AIM OF THE EXERCISE: Which lines of the data hold the word "baul"? Copy all of them.

Stored data
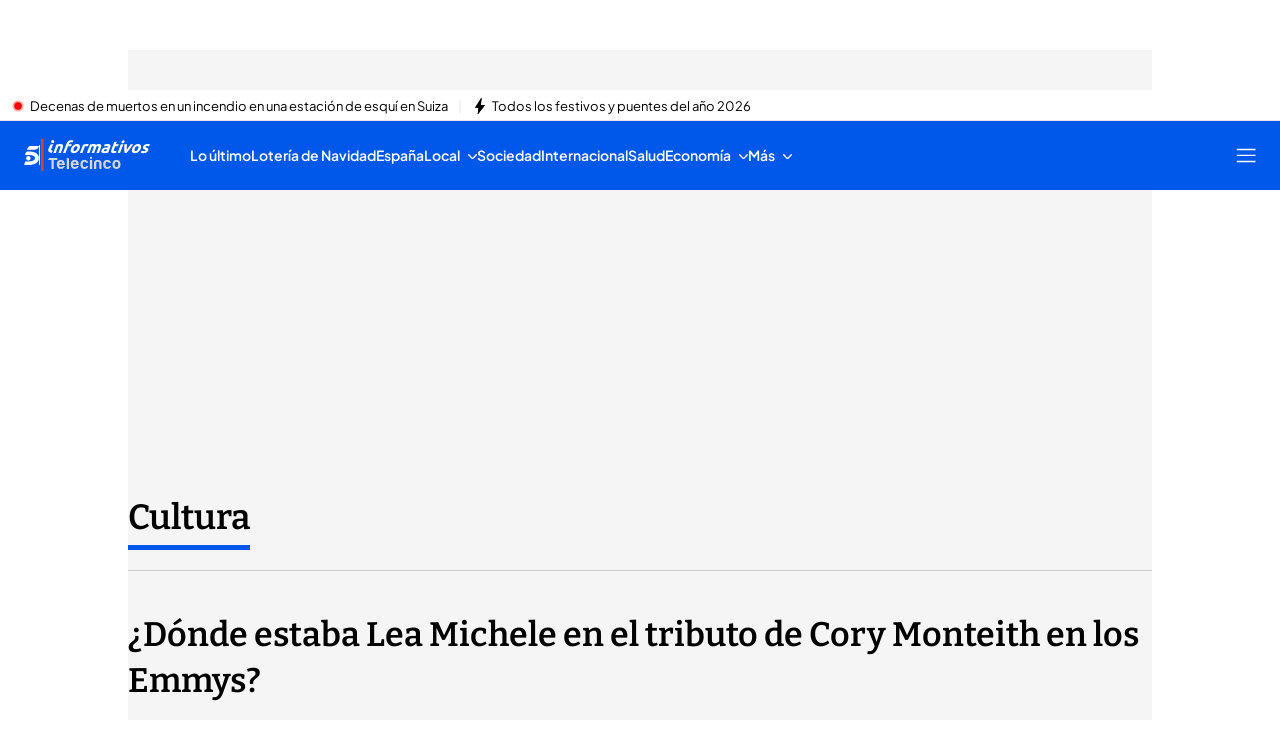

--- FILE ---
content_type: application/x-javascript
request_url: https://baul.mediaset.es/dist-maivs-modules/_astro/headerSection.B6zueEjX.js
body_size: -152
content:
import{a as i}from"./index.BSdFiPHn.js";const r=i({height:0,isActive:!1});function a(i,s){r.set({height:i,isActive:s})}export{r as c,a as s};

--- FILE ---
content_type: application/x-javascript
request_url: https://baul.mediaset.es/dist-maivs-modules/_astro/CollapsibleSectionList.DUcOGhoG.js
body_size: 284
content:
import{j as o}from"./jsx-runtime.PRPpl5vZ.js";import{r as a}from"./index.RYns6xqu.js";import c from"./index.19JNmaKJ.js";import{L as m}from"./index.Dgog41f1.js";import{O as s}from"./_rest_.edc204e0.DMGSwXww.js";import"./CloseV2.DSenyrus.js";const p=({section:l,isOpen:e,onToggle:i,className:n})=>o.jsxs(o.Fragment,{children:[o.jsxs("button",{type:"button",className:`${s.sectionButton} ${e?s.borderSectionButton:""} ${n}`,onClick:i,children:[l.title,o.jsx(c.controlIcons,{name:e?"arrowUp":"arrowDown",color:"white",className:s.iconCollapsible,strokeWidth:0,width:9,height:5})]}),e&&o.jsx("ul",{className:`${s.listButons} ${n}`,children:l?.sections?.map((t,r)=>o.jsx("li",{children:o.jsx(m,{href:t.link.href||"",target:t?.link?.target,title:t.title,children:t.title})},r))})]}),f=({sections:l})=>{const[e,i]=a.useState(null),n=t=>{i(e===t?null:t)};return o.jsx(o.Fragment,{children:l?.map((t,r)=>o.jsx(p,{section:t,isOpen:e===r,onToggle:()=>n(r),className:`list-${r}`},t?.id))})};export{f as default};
==
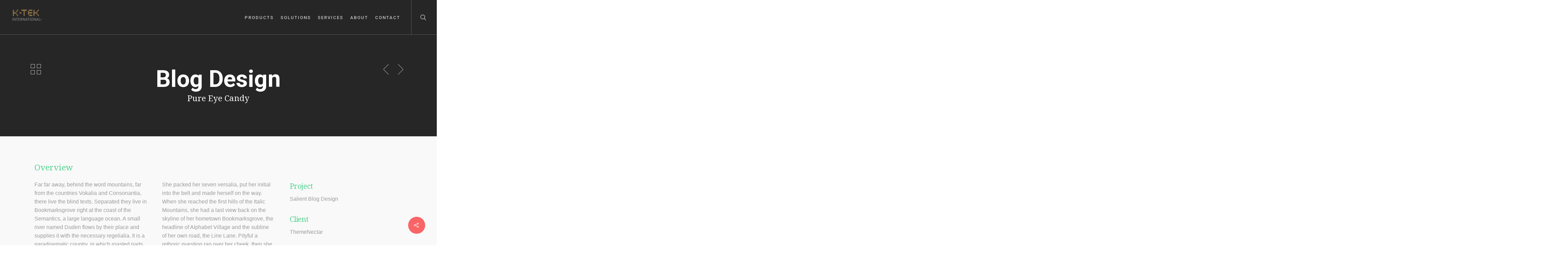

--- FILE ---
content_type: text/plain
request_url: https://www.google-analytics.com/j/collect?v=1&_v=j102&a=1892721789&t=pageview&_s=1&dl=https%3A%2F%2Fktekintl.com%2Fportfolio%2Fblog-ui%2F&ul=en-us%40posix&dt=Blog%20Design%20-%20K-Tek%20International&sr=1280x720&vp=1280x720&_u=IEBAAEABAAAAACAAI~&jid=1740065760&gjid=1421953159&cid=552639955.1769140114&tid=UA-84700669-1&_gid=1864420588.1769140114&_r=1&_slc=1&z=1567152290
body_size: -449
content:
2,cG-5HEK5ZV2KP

PROBLEM SOLUTION:
request_url: https://baul.mediaset.es/dist-maivs-modules/_astro/headerSection.B6zueEjX.js
request_url: https://baul.mediaset.es/dist-maivs-modules/_astro/CollapsibleSectionList.DUcOGhoG.js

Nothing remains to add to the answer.